[RAW DATA]

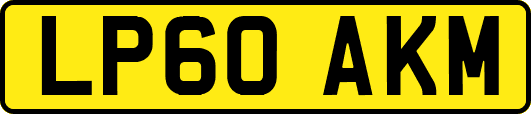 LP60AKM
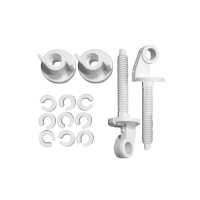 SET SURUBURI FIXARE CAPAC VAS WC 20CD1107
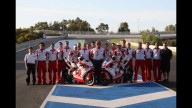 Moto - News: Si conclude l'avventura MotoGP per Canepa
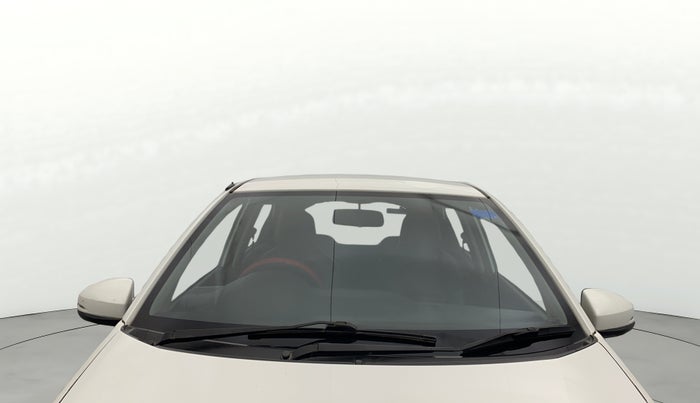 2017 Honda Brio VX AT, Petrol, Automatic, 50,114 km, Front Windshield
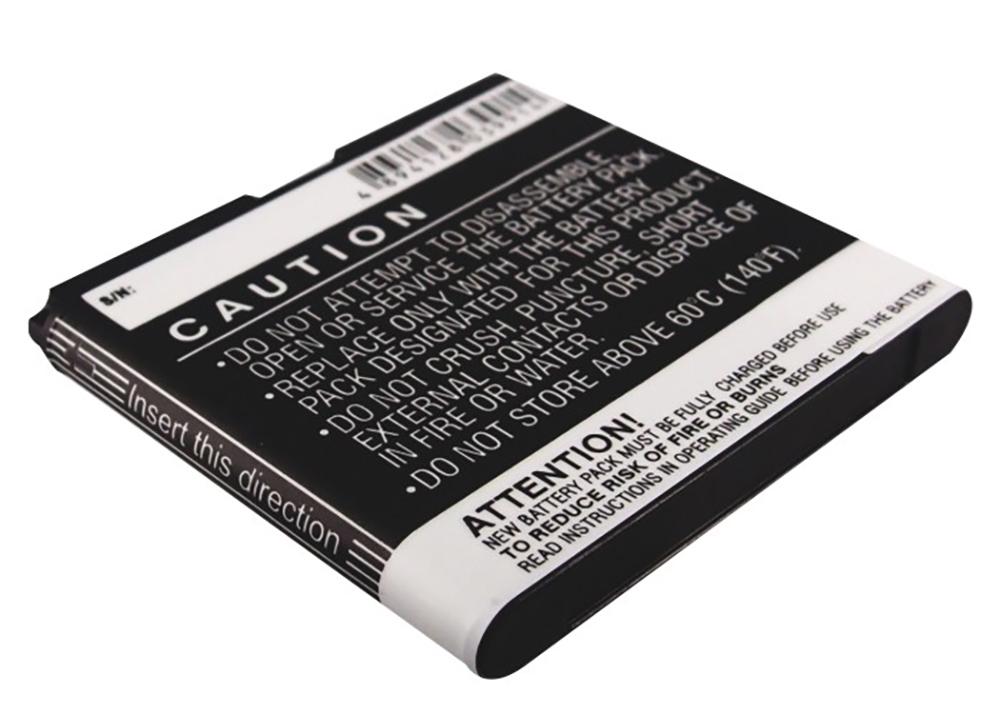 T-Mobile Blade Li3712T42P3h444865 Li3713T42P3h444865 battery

[/RAW DATA]
[RAW DATA]

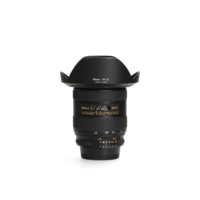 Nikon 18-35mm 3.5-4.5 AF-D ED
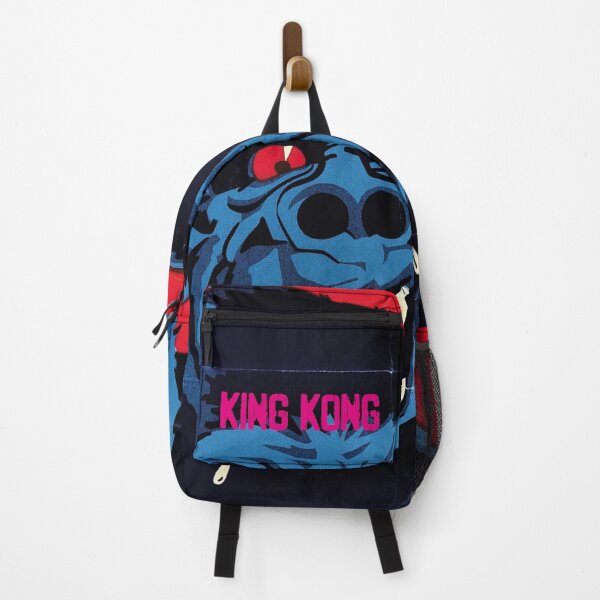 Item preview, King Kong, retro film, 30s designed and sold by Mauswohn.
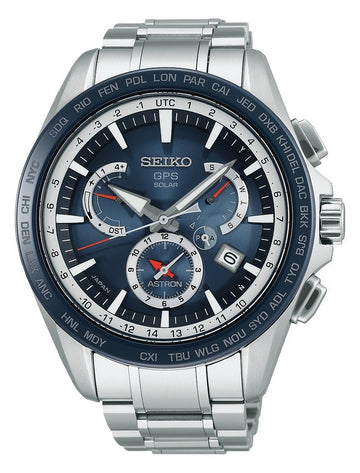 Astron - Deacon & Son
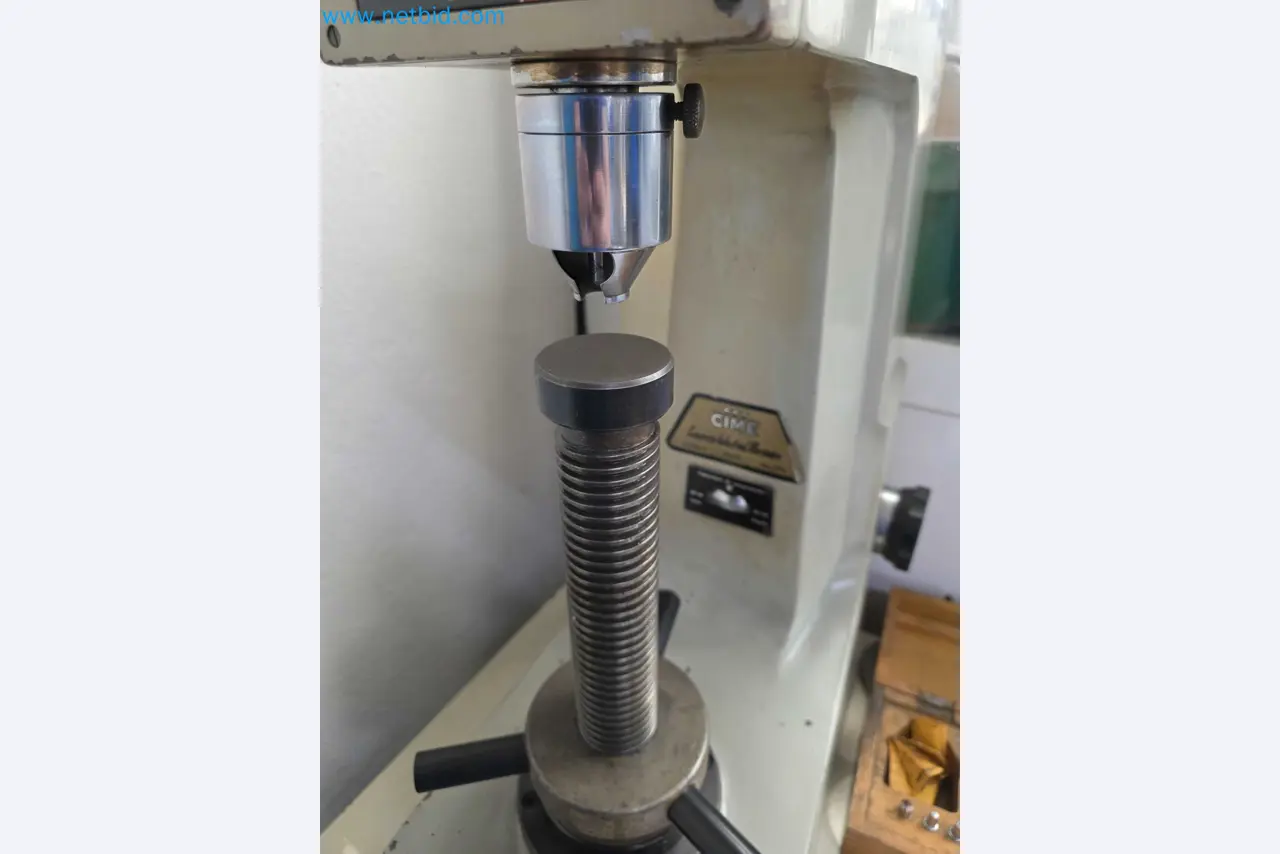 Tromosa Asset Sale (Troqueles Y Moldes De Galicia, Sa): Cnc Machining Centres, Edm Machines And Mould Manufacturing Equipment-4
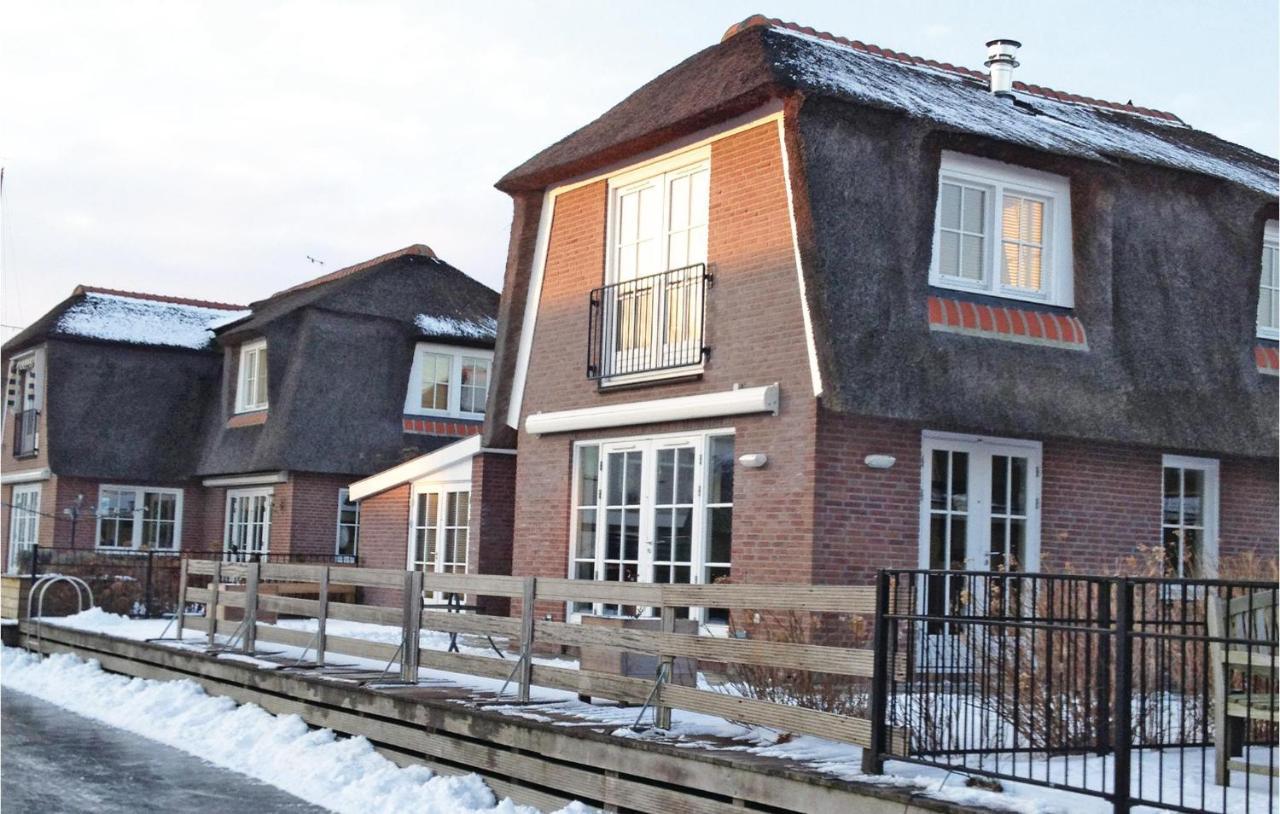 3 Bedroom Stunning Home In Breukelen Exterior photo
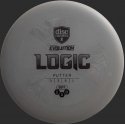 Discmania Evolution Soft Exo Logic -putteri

[/RAW DATA]

TO DO: Above are some records. Reproduce the lines from the one with "SET SURUBURI FIXARE CAPAC VAS WC 20CD1107" down to the one with "T-Mobile Blade Li3712T42P3h444865", keeping both, and leave every picture out.

OUTPUT OF THE TASK:
 SET SURUBURI FIXARE CAPAC VAS WC 20CD1107
 Moto - News: Si conclude l'avventura MotoGP per Canepa
 2017 Honda Brio VX AT, Petrol, Automatic, 50,114 km, Front Windshield
 T-Mobile Blade Li3712T42P3h444865 Li3713T42P3h444865 battery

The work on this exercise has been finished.